*WHAT YOU NEED TO DO*
Put this sentence from the article on the Wall Street protests below into Spanish: "Layoffs are daily news and many industries have put in place unofficial hiring freezes."

*TEXT PROVIDED*
========

Less than a mile away from Wall Street, the heart of global capitalism, the U.S. and the world have for the past three months witnessed a phenomenon unseen in almost four decades.
Less than a mile away from Wall Street, the heart of global capitalism, the U.S. and the world have for the past three months witnessed a phenomenon unseen in almost four decades.
Angered by growing disparity in incomes between fat-cat executives and the rest of America, several thousands of protestors cutting across regional and even political backgrounds have gathered in a show of strength not seen since protests over the Vietnam War.
The protests started on September 17 at Zucotti Park, a concrete plaza that was chosen since it is privately owned – by a company called Brookfield Properties – and so the government could not evict protestors without a court order.
Every day since, from dawn to dusk, crowds of protestors have shouted slogans, displayed posters and slammed both the current Obama administration and former President George W. Bush for policies that have given tax breaks to the very same richest Americans who were behind the economic collapse of 2008. Protestors have come from across the U.S., and even visitors to downtown Manhattan often drop by to join in the protests.
The protests — and how the city and federal administrations have dealt with them — offer important lessons in understanding where America and the country’s public mood stand.
The frustration that is the trigger for the protests stems from statistical evidence and the day-to-day experiences of millions of ordinary Americans that show that economic disparity between the richest and the rest in the U.S. is growing, and with very overt and brazen help from the state.
Ordinary Americans are suffering from the continuing effects of the economic crisis of 2008, with unemployment in the U.S. the highest in 50 years. Layoffs are daily news and many industries have put in place unofficial hiring freezes.
But the earnings of the top executives of these companies have continued to soar.

========

*DATA RECORDS*
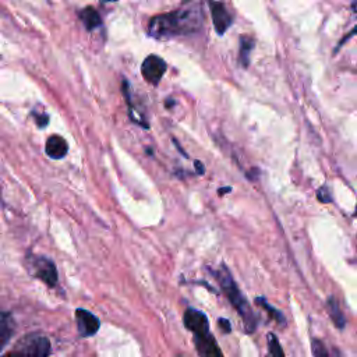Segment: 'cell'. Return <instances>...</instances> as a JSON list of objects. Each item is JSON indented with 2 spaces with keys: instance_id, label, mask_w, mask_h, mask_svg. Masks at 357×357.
<instances>
[{
  "instance_id": "6da1fadb",
  "label": "cell",
  "mask_w": 357,
  "mask_h": 357,
  "mask_svg": "<svg viewBox=\"0 0 357 357\" xmlns=\"http://www.w3.org/2000/svg\"><path fill=\"white\" fill-rule=\"evenodd\" d=\"M202 20V6L191 1L170 14H160L153 17L149 21L148 32L152 38L156 39H166L181 33H191L199 29Z\"/></svg>"
},
{
  "instance_id": "7a4b0ae2",
  "label": "cell",
  "mask_w": 357,
  "mask_h": 357,
  "mask_svg": "<svg viewBox=\"0 0 357 357\" xmlns=\"http://www.w3.org/2000/svg\"><path fill=\"white\" fill-rule=\"evenodd\" d=\"M183 321L185 328L192 333L195 347L201 357H223L215 336L209 331L208 318L202 311L188 307L184 311Z\"/></svg>"
},
{
  "instance_id": "3957f363",
  "label": "cell",
  "mask_w": 357,
  "mask_h": 357,
  "mask_svg": "<svg viewBox=\"0 0 357 357\" xmlns=\"http://www.w3.org/2000/svg\"><path fill=\"white\" fill-rule=\"evenodd\" d=\"M212 273L216 278L220 289L223 290V293L226 294V297L231 303V305L236 308V311L241 317L244 331L247 333H252L257 328V324H258L257 317H255L252 308L250 307L248 301L245 300V297L243 296V293L237 287L236 282L233 280V278H231L229 269L226 268V265L225 264L220 265V268L218 271H213Z\"/></svg>"
},
{
  "instance_id": "277c9868",
  "label": "cell",
  "mask_w": 357,
  "mask_h": 357,
  "mask_svg": "<svg viewBox=\"0 0 357 357\" xmlns=\"http://www.w3.org/2000/svg\"><path fill=\"white\" fill-rule=\"evenodd\" d=\"M50 342L47 337L31 333L18 340V343L3 357H49Z\"/></svg>"
},
{
  "instance_id": "5b68a950",
  "label": "cell",
  "mask_w": 357,
  "mask_h": 357,
  "mask_svg": "<svg viewBox=\"0 0 357 357\" xmlns=\"http://www.w3.org/2000/svg\"><path fill=\"white\" fill-rule=\"evenodd\" d=\"M28 269L31 275L45 282L47 286L53 287L57 283V269L52 259L40 255H31L28 258Z\"/></svg>"
},
{
  "instance_id": "8992f818",
  "label": "cell",
  "mask_w": 357,
  "mask_h": 357,
  "mask_svg": "<svg viewBox=\"0 0 357 357\" xmlns=\"http://www.w3.org/2000/svg\"><path fill=\"white\" fill-rule=\"evenodd\" d=\"M166 63L162 57H159L158 54H149L141 66V73L142 77L152 85H158L160 78L163 77V74L166 73Z\"/></svg>"
},
{
  "instance_id": "52a82bcc",
  "label": "cell",
  "mask_w": 357,
  "mask_h": 357,
  "mask_svg": "<svg viewBox=\"0 0 357 357\" xmlns=\"http://www.w3.org/2000/svg\"><path fill=\"white\" fill-rule=\"evenodd\" d=\"M75 322L78 333L84 337L93 336L100 328V321L92 312L84 308H78L75 311Z\"/></svg>"
},
{
  "instance_id": "ba28073f",
  "label": "cell",
  "mask_w": 357,
  "mask_h": 357,
  "mask_svg": "<svg viewBox=\"0 0 357 357\" xmlns=\"http://www.w3.org/2000/svg\"><path fill=\"white\" fill-rule=\"evenodd\" d=\"M209 8H211V15H212L215 31L219 35H223L231 25V15L229 14V11L226 10L223 3L216 1V0H209Z\"/></svg>"
},
{
  "instance_id": "9c48e42d",
  "label": "cell",
  "mask_w": 357,
  "mask_h": 357,
  "mask_svg": "<svg viewBox=\"0 0 357 357\" xmlns=\"http://www.w3.org/2000/svg\"><path fill=\"white\" fill-rule=\"evenodd\" d=\"M45 151H46V155L52 159H63L67 155L68 145L63 137L50 135L46 141Z\"/></svg>"
},
{
  "instance_id": "30bf717a",
  "label": "cell",
  "mask_w": 357,
  "mask_h": 357,
  "mask_svg": "<svg viewBox=\"0 0 357 357\" xmlns=\"http://www.w3.org/2000/svg\"><path fill=\"white\" fill-rule=\"evenodd\" d=\"M14 333V321L10 312H0V351Z\"/></svg>"
},
{
  "instance_id": "8fae6325",
  "label": "cell",
  "mask_w": 357,
  "mask_h": 357,
  "mask_svg": "<svg viewBox=\"0 0 357 357\" xmlns=\"http://www.w3.org/2000/svg\"><path fill=\"white\" fill-rule=\"evenodd\" d=\"M79 18L84 22L85 28L88 31H92L95 28H98L102 24L100 15L98 14V11L93 7H85L84 10L79 11Z\"/></svg>"
},
{
  "instance_id": "7c38bea8",
  "label": "cell",
  "mask_w": 357,
  "mask_h": 357,
  "mask_svg": "<svg viewBox=\"0 0 357 357\" xmlns=\"http://www.w3.org/2000/svg\"><path fill=\"white\" fill-rule=\"evenodd\" d=\"M326 305H328V311H329V315L335 324V326H337L339 329H343L344 325H346V319L339 308V304L336 301L335 297H329L328 301H326Z\"/></svg>"
},
{
  "instance_id": "4fadbf2b",
  "label": "cell",
  "mask_w": 357,
  "mask_h": 357,
  "mask_svg": "<svg viewBox=\"0 0 357 357\" xmlns=\"http://www.w3.org/2000/svg\"><path fill=\"white\" fill-rule=\"evenodd\" d=\"M252 47H254V40L251 38L243 36L240 39V63L245 68L250 63V53H251Z\"/></svg>"
},
{
  "instance_id": "5bb4252c",
  "label": "cell",
  "mask_w": 357,
  "mask_h": 357,
  "mask_svg": "<svg viewBox=\"0 0 357 357\" xmlns=\"http://www.w3.org/2000/svg\"><path fill=\"white\" fill-rule=\"evenodd\" d=\"M255 303L257 304H259L266 312H269V315L279 324V325H282V326H284L286 325V319H284V315L280 312V311H278V310H275L271 304H268L266 303V300L264 298V297H257L255 298Z\"/></svg>"
},
{
  "instance_id": "9a60e30c",
  "label": "cell",
  "mask_w": 357,
  "mask_h": 357,
  "mask_svg": "<svg viewBox=\"0 0 357 357\" xmlns=\"http://www.w3.org/2000/svg\"><path fill=\"white\" fill-rule=\"evenodd\" d=\"M268 347H269V353H271V357H284V353H283V349L276 337L275 333H268Z\"/></svg>"
},
{
  "instance_id": "2e32d148",
  "label": "cell",
  "mask_w": 357,
  "mask_h": 357,
  "mask_svg": "<svg viewBox=\"0 0 357 357\" xmlns=\"http://www.w3.org/2000/svg\"><path fill=\"white\" fill-rule=\"evenodd\" d=\"M311 351H312V357H331L324 342L317 337L311 340Z\"/></svg>"
},
{
  "instance_id": "e0dca14e",
  "label": "cell",
  "mask_w": 357,
  "mask_h": 357,
  "mask_svg": "<svg viewBox=\"0 0 357 357\" xmlns=\"http://www.w3.org/2000/svg\"><path fill=\"white\" fill-rule=\"evenodd\" d=\"M317 197H318V199H319L321 202H324V204H329V202H332L331 191H329V188H328L326 185H322V187H319V188H318V191H317Z\"/></svg>"
},
{
  "instance_id": "ac0fdd59",
  "label": "cell",
  "mask_w": 357,
  "mask_h": 357,
  "mask_svg": "<svg viewBox=\"0 0 357 357\" xmlns=\"http://www.w3.org/2000/svg\"><path fill=\"white\" fill-rule=\"evenodd\" d=\"M218 325H219V328L222 329L223 333H230L231 325H230V321H229V319H226V318H219V319H218Z\"/></svg>"
},
{
  "instance_id": "d6986e66",
  "label": "cell",
  "mask_w": 357,
  "mask_h": 357,
  "mask_svg": "<svg viewBox=\"0 0 357 357\" xmlns=\"http://www.w3.org/2000/svg\"><path fill=\"white\" fill-rule=\"evenodd\" d=\"M47 121H49L47 114H39V116H36V124H38L39 127H45V126L47 124Z\"/></svg>"
},
{
  "instance_id": "ffe728a7",
  "label": "cell",
  "mask_w": 357,
  "mask_h": 357,
  "mask_svg": "<svg viewBox=\"0 0 357 357\" xmlns=\"http://www.w3.org/2000/svg\"><path fill=\"white\" fill-rule=\"evenodd\" d=\"M194 166H195L197 174H204L205 173V166L201 160H194Z\"/></svg>"
},
{
  "instance_id": "44dd1931",
  "label": "cell",
  "mask_w": 357,
  "mask_h": 357,
  "mask_svg": "<svg viewBox=\"0 0 357 357\" xmlns=\"http://www.w3.org/2000/svg\"><path fill=\"white\" fill-rule=\"evenodd\" d=\"M173 144H174V146H176V148H177V151H180V152H181V155H183V156H184V158H188V156H187V153H185V152H184V149H183V148H181V146H180V144H178V142H177V141H176V139H174V138H173Z\"/></svg>"
},
{
  "instance_id": "7402d4cb",
  "label": "cell",
  "mask_w": 357,
  "mask_h": 357,
  "mask_svg": "<svg viewBox=\"0 0 357 357\" xmlns=\"http://www.w3.org/2000/svg\"><path fill=\"white\" fill-rule=\"evenodd\" d=\"M229 191H231V187H225V188H219L218 190V192L222 195V194H226V192H229Z\"/></svg>"
},
{
  "instance_id": "603a6c76",
  "label": "cell",
  "mask_w": 357,
  "mask_h": 357,
  "mask_svg": "<svg viewBox=\"0 0 357 357\" xmlns=\"http://www.w3.org/2000/svg\"><path fill=\"white\" fill-rule=\"evenodd\" d=\"M102 1H116V0H102Z\"/></svg>"
}]
</instances>
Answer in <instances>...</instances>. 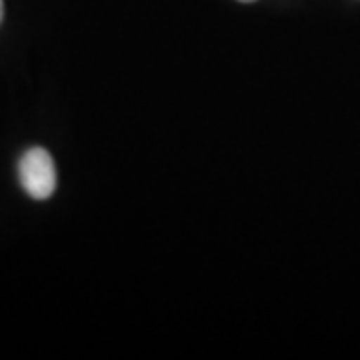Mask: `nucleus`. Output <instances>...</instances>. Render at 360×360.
<instances>
[{"instance_id": "nucleus-1", "label": "nucleus", "mask_w": 360, "mask_h": 360, "mask_svg": "<svg viewBox=\"0 0 360 360\" xmlns=\"http://www.w3.org/2000/svg\"><path fill=\"white\" fill-rule=\"evenodd\" d=\"M18 179L30 198H51L56 191V168L51 153L40 146L26 150L18 162Z\"/></svg>"}, {"instance_id": "nucleus-3", "label": "nucleus", "mask_w": 360, "mask_h": 360, "mask_svg": "<svg viewBox=\"0 0 360 360\" xmlns=\"http://www.w3.org/2000/svg\"><path fill=\"white\" fill-rule=\"evenodd\" d=\"M240 2H255V0H240Z\"/></svg>"}, {"instance_id": "nucleus-2", "label": "nucleus", "mask_w": 360, "mask_h": 360, "mask_svg": "<svg viewBox=\"0 0 360 360\" xmlns=\"http://www.w3.org/2000/svg\"><path fill=\"white\" fill-rule=\"evenodd\" d=\"M2 14H4V4H2V0H0V22H2Z\"/></svg>"}]
</instances>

========

*RESULT*
Los despidos son noticia de todos los días y muchas industrias han implantado congelaciones de contratación no oficiales.